I’d like to offer parents some thoughts about how to deal with the natural worry that they face as their kids go on mission trips. My credentials for doing so are that Karen and I have been sending our five children on mission trips all their lives. And it’s made an amazing difference in who they’ve become.
When our two middle daughters, Emily and Estie, were 16, they both began lobbying for a year abroad, Emily for a mission in South Africa with a drama ministry, and Estie to Kenya to work with orphans. We sent them as 17 year-olds and we couldn’t help worrying. But we knew that they were dreaming righteous dreams and that God himself was in those dreams.
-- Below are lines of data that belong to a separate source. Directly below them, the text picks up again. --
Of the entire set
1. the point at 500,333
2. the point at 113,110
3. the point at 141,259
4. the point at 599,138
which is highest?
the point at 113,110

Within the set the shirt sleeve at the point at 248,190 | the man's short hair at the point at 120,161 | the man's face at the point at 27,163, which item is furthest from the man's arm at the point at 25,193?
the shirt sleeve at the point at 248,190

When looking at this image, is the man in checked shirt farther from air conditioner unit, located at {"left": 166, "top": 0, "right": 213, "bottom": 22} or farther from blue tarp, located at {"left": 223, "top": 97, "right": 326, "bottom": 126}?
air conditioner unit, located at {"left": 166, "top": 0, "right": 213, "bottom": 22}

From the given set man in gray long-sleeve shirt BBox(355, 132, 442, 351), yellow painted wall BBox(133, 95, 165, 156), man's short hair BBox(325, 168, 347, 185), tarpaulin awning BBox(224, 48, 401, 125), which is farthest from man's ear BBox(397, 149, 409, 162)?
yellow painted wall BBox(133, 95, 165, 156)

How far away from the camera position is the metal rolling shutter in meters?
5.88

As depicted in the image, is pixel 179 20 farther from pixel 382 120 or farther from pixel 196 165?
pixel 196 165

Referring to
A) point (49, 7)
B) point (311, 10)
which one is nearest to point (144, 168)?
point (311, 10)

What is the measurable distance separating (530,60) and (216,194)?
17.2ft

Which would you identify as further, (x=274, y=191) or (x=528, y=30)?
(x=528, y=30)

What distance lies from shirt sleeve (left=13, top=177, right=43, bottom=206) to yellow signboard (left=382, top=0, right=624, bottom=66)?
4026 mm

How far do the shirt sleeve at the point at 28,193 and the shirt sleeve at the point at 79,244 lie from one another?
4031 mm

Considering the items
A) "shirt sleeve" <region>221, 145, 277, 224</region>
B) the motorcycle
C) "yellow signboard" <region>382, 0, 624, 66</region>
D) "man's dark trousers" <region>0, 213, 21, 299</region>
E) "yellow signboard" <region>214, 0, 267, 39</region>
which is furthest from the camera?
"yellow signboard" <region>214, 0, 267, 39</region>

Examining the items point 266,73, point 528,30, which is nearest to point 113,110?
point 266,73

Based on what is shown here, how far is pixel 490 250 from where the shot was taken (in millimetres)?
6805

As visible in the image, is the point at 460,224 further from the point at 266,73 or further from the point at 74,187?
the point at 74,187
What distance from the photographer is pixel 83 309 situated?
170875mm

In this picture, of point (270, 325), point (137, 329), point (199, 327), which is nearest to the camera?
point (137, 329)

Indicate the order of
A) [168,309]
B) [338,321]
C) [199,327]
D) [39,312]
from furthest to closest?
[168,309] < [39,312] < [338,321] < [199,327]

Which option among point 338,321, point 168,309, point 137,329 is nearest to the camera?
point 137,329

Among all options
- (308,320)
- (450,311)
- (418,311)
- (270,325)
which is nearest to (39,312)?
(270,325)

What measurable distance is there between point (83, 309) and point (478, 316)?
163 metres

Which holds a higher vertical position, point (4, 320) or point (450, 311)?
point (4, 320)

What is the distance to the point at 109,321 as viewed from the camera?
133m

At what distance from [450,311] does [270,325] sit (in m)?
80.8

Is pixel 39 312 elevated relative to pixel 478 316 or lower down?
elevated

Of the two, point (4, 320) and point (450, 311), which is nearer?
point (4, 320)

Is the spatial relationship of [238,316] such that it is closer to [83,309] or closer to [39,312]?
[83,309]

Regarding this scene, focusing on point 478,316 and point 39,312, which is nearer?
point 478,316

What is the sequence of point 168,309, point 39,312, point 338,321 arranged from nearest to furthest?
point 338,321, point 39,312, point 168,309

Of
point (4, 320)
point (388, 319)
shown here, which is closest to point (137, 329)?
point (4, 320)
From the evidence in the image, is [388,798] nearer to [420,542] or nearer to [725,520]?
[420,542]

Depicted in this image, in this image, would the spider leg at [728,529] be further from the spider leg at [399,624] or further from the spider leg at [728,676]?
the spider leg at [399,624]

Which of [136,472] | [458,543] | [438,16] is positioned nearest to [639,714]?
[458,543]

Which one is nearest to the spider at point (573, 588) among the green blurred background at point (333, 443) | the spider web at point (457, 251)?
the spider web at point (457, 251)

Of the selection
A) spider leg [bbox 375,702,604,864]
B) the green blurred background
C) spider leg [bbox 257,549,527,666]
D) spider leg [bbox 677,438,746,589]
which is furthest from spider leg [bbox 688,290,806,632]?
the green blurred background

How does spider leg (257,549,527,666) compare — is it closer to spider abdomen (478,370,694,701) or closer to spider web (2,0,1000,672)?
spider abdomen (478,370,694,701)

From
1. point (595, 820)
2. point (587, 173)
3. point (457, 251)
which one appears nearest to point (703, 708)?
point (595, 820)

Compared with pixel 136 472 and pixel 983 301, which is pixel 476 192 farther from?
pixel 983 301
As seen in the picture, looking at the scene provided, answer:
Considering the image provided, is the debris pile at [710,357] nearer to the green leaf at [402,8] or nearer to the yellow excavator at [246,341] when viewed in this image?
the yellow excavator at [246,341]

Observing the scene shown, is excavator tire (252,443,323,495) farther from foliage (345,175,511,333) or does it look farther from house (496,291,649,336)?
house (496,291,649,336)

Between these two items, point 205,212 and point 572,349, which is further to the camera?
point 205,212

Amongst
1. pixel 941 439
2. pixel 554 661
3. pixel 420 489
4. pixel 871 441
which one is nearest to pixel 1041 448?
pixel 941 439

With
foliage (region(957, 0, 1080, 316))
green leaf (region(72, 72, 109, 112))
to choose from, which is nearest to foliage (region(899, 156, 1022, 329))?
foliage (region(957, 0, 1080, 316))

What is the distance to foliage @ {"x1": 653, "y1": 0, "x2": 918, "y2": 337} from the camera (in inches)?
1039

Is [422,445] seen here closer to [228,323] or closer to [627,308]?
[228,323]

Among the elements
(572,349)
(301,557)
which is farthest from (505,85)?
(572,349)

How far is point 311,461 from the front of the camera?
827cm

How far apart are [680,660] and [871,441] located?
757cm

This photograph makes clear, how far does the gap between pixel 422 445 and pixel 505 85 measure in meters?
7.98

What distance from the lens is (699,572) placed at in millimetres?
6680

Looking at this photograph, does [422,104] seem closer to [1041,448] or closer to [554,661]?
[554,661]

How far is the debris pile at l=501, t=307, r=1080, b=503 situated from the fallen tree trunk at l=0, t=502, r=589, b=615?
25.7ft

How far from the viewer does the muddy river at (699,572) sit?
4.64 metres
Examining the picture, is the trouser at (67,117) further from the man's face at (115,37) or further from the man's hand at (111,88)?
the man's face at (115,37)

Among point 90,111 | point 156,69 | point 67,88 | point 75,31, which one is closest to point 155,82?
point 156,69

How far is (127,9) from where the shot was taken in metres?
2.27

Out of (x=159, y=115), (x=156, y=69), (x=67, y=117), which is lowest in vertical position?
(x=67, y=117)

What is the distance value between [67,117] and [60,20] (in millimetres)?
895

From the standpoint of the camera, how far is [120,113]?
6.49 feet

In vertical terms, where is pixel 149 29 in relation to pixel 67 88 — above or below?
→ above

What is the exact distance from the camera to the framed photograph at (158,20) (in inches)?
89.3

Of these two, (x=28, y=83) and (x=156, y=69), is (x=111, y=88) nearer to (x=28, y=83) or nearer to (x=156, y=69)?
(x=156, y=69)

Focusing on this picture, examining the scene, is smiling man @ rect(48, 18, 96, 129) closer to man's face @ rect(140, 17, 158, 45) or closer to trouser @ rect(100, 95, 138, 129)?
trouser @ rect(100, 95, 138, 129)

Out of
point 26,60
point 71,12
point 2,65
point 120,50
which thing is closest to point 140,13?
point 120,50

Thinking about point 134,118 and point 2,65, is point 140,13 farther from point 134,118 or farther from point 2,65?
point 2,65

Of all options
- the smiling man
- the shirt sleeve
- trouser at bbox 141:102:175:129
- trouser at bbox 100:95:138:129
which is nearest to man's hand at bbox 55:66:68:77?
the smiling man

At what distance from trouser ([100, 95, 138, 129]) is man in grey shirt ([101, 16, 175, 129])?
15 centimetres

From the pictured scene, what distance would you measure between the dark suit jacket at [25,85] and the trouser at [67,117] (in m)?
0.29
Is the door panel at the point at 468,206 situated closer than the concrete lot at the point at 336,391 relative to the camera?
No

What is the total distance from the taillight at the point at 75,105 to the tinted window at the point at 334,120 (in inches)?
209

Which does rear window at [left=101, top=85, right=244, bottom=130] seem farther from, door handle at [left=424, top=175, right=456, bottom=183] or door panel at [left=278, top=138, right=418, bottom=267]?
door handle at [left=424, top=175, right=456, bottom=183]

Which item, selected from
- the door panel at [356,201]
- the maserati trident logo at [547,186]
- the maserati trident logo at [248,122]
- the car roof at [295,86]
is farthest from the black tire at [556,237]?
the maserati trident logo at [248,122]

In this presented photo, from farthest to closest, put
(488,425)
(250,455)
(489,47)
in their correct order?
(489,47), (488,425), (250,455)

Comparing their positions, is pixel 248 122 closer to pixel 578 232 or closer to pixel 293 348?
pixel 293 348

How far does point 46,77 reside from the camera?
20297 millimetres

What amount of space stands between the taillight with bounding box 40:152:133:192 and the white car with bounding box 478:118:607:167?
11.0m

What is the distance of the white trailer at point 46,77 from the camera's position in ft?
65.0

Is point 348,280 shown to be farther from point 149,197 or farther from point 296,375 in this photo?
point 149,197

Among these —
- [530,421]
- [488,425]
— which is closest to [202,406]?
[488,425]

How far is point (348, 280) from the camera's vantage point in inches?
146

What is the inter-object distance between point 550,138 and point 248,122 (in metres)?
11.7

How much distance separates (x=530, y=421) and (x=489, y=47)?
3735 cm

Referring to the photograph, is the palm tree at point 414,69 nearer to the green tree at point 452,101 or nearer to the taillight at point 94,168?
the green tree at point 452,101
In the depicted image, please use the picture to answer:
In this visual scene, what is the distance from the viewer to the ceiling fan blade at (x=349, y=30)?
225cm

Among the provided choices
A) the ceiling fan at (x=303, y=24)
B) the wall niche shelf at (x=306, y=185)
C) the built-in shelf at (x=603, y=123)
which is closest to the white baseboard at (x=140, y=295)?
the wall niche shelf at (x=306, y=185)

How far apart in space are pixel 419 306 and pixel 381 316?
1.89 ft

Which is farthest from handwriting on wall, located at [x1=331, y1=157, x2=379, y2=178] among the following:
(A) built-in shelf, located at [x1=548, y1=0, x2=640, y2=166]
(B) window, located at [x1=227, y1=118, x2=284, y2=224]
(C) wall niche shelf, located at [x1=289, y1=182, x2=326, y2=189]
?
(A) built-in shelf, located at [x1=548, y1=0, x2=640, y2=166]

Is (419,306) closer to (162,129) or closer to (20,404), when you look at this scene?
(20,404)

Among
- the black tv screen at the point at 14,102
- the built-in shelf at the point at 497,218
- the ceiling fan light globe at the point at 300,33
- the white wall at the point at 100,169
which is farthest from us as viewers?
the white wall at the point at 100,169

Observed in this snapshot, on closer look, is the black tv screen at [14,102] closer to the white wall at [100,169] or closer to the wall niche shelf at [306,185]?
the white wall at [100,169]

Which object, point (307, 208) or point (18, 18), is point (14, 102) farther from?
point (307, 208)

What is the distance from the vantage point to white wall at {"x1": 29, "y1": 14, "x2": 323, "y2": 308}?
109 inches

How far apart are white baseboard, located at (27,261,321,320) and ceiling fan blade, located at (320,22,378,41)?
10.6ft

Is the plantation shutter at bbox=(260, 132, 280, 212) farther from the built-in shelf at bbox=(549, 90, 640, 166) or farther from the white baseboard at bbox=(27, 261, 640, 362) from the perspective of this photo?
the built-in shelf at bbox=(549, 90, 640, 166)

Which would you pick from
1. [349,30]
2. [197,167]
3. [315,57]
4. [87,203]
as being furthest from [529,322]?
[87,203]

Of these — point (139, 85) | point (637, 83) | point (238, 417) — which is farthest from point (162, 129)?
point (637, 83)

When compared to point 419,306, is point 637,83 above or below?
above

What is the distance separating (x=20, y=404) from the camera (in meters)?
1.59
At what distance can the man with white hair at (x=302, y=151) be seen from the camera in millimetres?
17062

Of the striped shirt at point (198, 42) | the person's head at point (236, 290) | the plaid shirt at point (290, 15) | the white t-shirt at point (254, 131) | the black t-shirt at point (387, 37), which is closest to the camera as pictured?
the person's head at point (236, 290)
A World Race parent named Susan said it well, “Who am I to stand in the way of my adult child fulfilling the call of
the Lord. I would be more afraid of standing in her way than of letting
her go. Yes, there are dangers on the trip. But, raising a child,
attending a college, going to work, or driving down the street in
America is not with out risk. I chose to send her with my full blessing.”
I guess it helps that neither Karen nor I are prone to mentally churn about things we can’t control. We’ve always seen challenge and pain as a necessary part of our children’s growth, so releasing them was not hard philosophically. Emotionally, however, was another matter. We missed having our kids around – they brighten up our lives so much.
Philosophically, we knew that we’re just temporary stewards of these kiddos. God loves them more than we do – releasing them to his care is no risk at all. We believe that we’re to disciple our kids to follow in Jesus’ footsteps and to do the sorts of things he did. We read the passages where he chides his disciples for their small faith, and we realized that the only way they were going to get faith was by taking risks. Risks that invited our worry.
So, in a sense, maybe worry is just a parent’s occupational hazard. But it’s also true that we baby boomers have gone way overboard in trying to protect our kids from harm. We boomers have removed the possibility of pain and now a generation of young people doesn’t know how to cope with pain. They don’t know how to risk failure or how to commit.
We need to encourage one another as parents to release our kids and to deal with the inevitable worry that follows. I’d like to invite those of you parents who have gone through the process to share something of your own experience that might be of help to other parents reading this.